Exercise set
1. Reproduce the part of the big data article starting with "In short, for" and going on through "(if at all).".
2. According to the big data article, which Act implements the Data Protection Directive in the UK?

Exercise text

=== Section Start ===

The future of big data - the big elephant in the room

24 July 2014

Having remained fairly static for about 20 years, data protection laws in Europe are on the cusp of their next major overhaul. Two of the key drivers are to encourage public trust in entities that hold and use personal data, as well as to bring outdated data protection laws in line with fast paced technological developments. All very positive sounding, so far but why now and what's in the detail…

Why the change?

"Rapid technological developments and globalisation have brought new challenges for the protection of personal data. The scale of data sharing and collection has increased spectacularly. Technology allows both private companies and public authorities to make use of personal data on an unprecedented scale in order to pursue their activities. Individuals increasingly make personal information available publicly and globally. Technology has transformed both the economy and social life, and requires improved legal safeguards which will facilitate the free flow of data within the Union and the transfer to third countries and international organisations, ensuring a high level of the protection of personal data."

Recital 5, 17-12-2014 European Parliament Draft Report on the General Data Protection Regulation

In a communication of the European Commission at the start of July 2014, it was acknowledged that big data will play a pivotal role in the growth of the ICT sector in Europe, that it 'holds enormous potential' and Europe simply cannot afford to miss out.

"Big data technology and services are expected to grow worldwide to USD 16.9 billion in 2015 at a compound annual growth rate of 40% - about seven times that of the information and communications technology (ICT) market overall. A recent study predicts that in the UK alone, the number of specialist big data staff working in larger firms will increase by more than 240% over the next five years."

European Commission communication "Towards a thriving data-driven economy", Brussels 2.7.2014

Also very positive sounding, but then you need to read the small print of the proposed Regulation (the elephant) under which regime this 'big data age' is supposed to flourish...

Although the European Commission acknowledges the difficulties posed by the current complex and restrictive legal environment, the Regulation (in its current form, which is the European Parliament approved version of March 2014) adds further layers of complexity and restriction, particularly when it comes to 'big data' analytics.

In short, for many entities (particularly non-public sector), the stark reality will be that any analytics involving personal data will either not be permitted at all, or will need to be on an anonymised, or failing that, pseudonymised data use basis. If the profiling of personal data is permitted, then it is likely that consent will be needed (even if used in a pseudonymised form).

The Regulation does envisage specific other laws being enacted which permit certain processing of personal data for research projects of significant national importance (without consent) - although, as yet we do not know what this will cover and when it might come into force (if at all).

"The complexity of the current legal environment together with the insufficient access to large datasets and enabling infrastructure create entry barriers to SMEs and stifle innovation."

European Commission communication "Towards a thriving data-driven economy", Brussels 2.7.2014

Profiling and analytics under the proposed Regulation

The current regime

The Data Protection Directive currently in place in Europe has been implemented by national legislation into the laws of EEA member countries. In the UK, the implementing Act is the Data Protection Act 1998 (DPA). Any processing of personal data by a UK-based data controller (or by a data controller processing personal data on equipment in the UK), must be carried out in accordance with the DPA.

=== Section End ===

Data under study
=== Section Start ===

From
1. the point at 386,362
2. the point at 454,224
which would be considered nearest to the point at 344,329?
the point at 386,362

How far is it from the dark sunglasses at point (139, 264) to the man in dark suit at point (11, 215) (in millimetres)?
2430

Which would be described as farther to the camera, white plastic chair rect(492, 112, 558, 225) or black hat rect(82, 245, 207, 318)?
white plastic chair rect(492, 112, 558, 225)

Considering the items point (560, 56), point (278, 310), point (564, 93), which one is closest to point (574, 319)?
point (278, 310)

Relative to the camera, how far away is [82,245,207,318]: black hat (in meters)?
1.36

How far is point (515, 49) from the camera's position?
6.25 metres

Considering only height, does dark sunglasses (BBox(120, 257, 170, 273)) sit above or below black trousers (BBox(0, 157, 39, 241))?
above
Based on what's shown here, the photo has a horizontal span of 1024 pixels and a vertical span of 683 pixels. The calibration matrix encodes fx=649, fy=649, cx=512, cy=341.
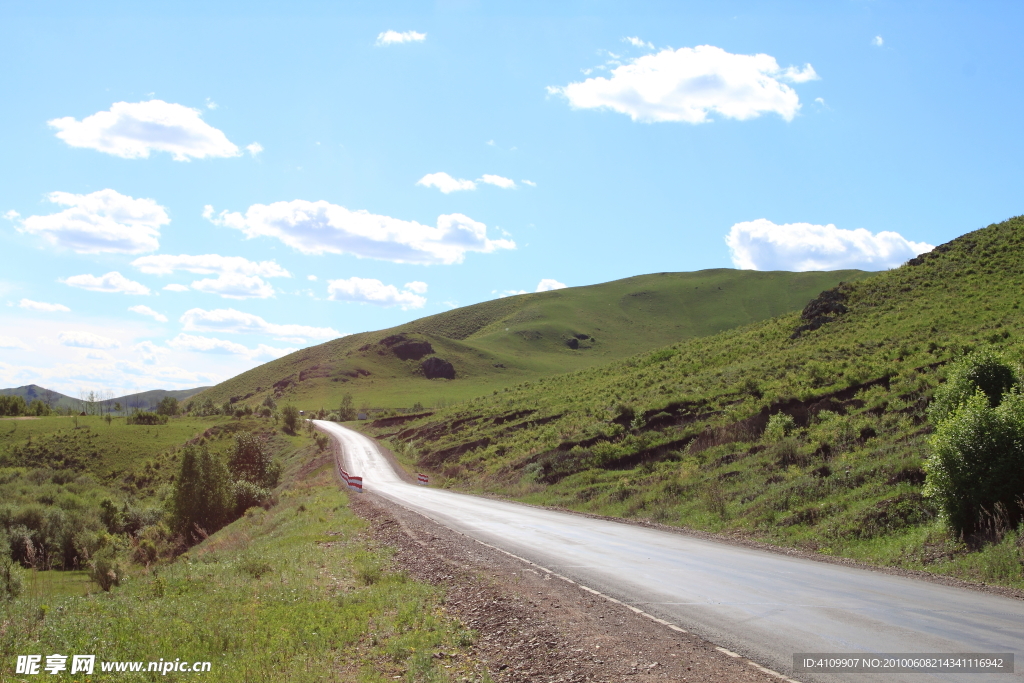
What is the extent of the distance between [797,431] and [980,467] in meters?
11.6

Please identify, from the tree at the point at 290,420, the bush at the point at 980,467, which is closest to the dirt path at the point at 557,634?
the bush at the point at 980,467

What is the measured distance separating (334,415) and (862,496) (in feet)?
372

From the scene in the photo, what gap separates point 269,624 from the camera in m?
9.57

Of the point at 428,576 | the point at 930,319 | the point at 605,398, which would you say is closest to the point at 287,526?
the point at 428,576

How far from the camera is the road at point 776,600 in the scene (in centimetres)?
767

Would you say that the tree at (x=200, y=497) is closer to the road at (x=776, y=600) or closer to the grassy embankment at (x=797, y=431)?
the grassy embankment at (x=797, y=431)

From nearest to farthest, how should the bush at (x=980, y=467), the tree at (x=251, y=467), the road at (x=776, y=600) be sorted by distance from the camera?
the road at (x=776, y=600)
the bush at (x=980, y=467)
the tree at (x=251, y=467)

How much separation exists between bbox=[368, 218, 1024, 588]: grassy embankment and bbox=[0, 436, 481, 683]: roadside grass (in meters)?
9.96

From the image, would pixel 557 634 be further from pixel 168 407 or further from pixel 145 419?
pixel 168 407

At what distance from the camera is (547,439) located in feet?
129

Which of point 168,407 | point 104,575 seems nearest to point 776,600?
point 104,575

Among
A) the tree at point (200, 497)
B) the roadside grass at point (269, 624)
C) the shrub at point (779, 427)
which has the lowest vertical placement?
the tree at point (200, 497)

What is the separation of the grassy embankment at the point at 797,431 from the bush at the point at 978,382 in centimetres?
128

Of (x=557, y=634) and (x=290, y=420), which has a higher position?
(x=290, y=420)
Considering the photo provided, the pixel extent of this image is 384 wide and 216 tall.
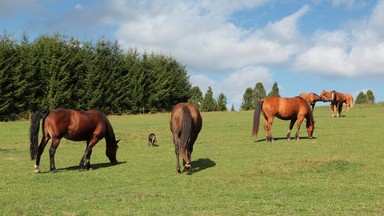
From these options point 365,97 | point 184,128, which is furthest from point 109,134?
point 365,97

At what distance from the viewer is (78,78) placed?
44062mm

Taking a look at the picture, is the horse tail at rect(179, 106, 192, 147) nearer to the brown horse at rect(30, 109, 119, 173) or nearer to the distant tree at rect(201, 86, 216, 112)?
the brown horse at rect(30, 109, 119, 173)

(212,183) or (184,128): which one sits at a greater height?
(184,128)

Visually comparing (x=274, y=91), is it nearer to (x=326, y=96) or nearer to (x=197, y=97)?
(x=197, y=97)

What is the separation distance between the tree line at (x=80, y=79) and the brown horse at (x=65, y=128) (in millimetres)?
27358

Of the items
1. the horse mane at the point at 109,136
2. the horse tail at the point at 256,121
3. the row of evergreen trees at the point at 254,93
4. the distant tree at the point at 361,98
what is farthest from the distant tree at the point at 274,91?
the horse mane at the point at 109,136

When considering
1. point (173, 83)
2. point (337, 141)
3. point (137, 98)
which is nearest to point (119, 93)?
point (137, 98)

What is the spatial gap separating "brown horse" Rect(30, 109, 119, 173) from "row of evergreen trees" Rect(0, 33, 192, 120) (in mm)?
27578

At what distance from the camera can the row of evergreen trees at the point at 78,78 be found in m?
38.7

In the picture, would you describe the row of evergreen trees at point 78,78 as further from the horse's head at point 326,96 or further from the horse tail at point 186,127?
the horse tail at point 186,127

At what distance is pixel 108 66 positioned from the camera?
48031mm

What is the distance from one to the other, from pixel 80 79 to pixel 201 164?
3336cm

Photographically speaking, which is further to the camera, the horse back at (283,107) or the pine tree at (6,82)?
the pine tree at (6,82)

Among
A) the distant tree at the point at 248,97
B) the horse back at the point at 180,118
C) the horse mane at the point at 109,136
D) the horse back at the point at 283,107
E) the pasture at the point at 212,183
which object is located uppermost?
the distant tree at the point at 248,97
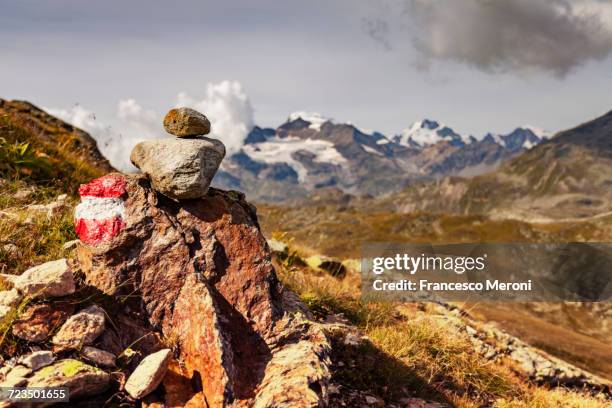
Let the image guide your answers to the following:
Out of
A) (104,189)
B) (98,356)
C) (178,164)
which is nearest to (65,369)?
(98,356)

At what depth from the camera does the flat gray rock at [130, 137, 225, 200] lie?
6.86 meters

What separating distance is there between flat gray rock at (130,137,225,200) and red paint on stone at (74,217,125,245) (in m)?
0.88

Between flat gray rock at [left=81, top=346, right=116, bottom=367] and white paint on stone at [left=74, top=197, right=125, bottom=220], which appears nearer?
flat gray rock at [left=81, top=346, right=116, bottom=367]

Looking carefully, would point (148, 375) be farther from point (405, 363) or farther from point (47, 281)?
point (405, 363)

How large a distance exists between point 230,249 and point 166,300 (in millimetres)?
1319

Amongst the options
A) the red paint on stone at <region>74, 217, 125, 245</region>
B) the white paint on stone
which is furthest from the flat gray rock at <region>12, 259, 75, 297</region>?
the white paint on stone

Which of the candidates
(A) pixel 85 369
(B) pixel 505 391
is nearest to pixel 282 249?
(B) pixel 505 391

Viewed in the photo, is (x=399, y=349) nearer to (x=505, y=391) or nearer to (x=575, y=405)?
(x=505, y=391)

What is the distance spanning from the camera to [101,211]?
6812 mm

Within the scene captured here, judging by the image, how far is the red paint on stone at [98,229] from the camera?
668 cm

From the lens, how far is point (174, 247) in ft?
22.5

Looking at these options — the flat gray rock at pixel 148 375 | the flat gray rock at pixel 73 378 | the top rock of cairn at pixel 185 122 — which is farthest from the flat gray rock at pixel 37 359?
the top rock of cairn at pixel 185 122

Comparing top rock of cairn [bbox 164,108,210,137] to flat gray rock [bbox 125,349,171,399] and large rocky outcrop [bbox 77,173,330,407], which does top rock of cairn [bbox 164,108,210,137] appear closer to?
large rocky outcrop [bbox 77,173,330,407]

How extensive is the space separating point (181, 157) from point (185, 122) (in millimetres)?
866
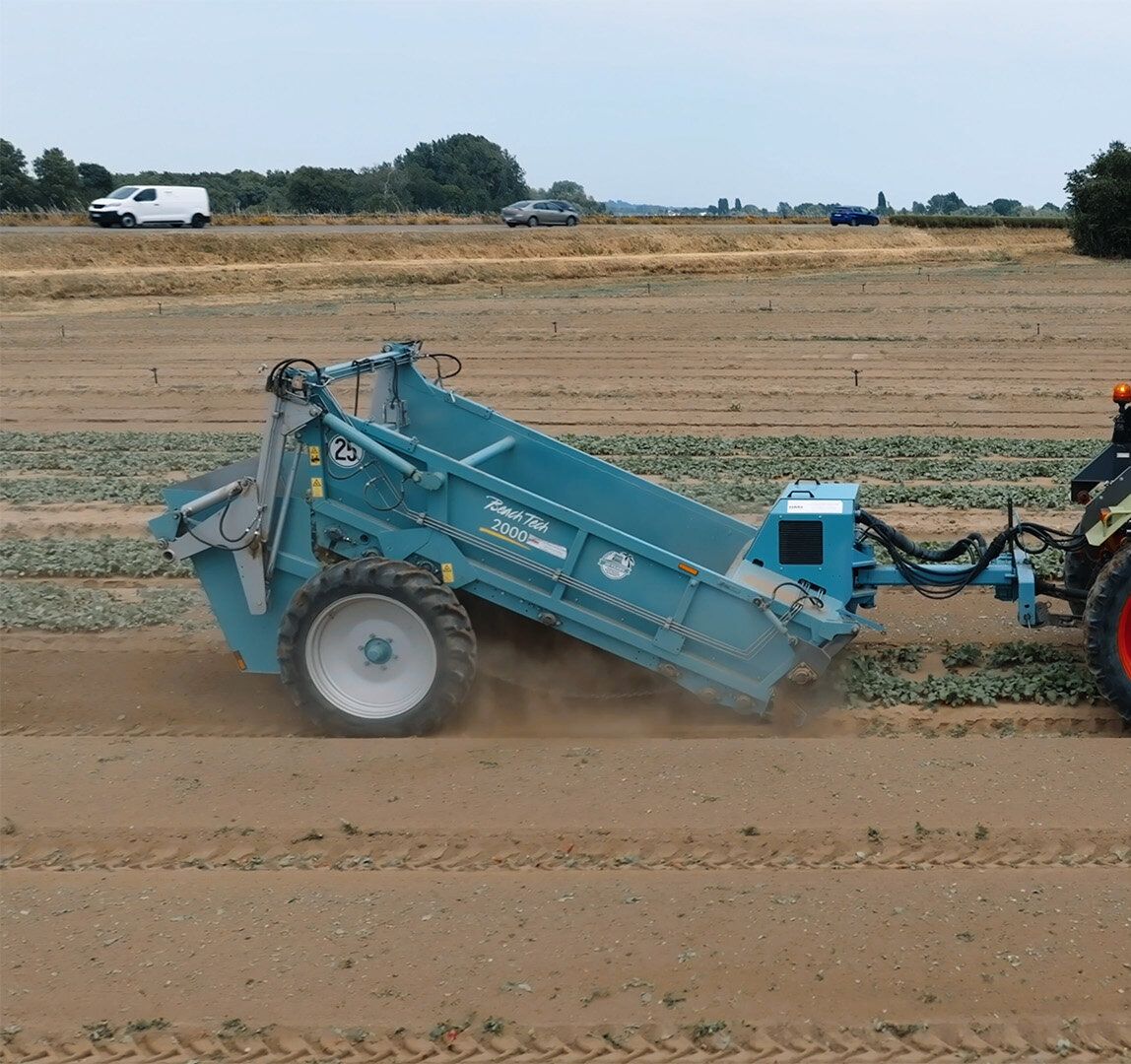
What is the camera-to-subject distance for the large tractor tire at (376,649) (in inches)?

=== Section End ===

Solutions in order
1.
In short, for many entities (particularly non-public sector), the stark reality will be that any analytics involving personal data will either not be permitted at all, or will need to be on an anonymised, or failing that, pseudonymised data use basis. If the profiling of personal data is permitted, then it is likely that consent will be needed (even if used in a pseudonymised form).

The Regulation does envisage specific other laws being enacted which permit certain processing of personal data for research projects of significant national importance (without consent) - although, as yet we do not know what this will cover and when it might come into force (if at all).

2. The Data Protection Act 1998 (DPA).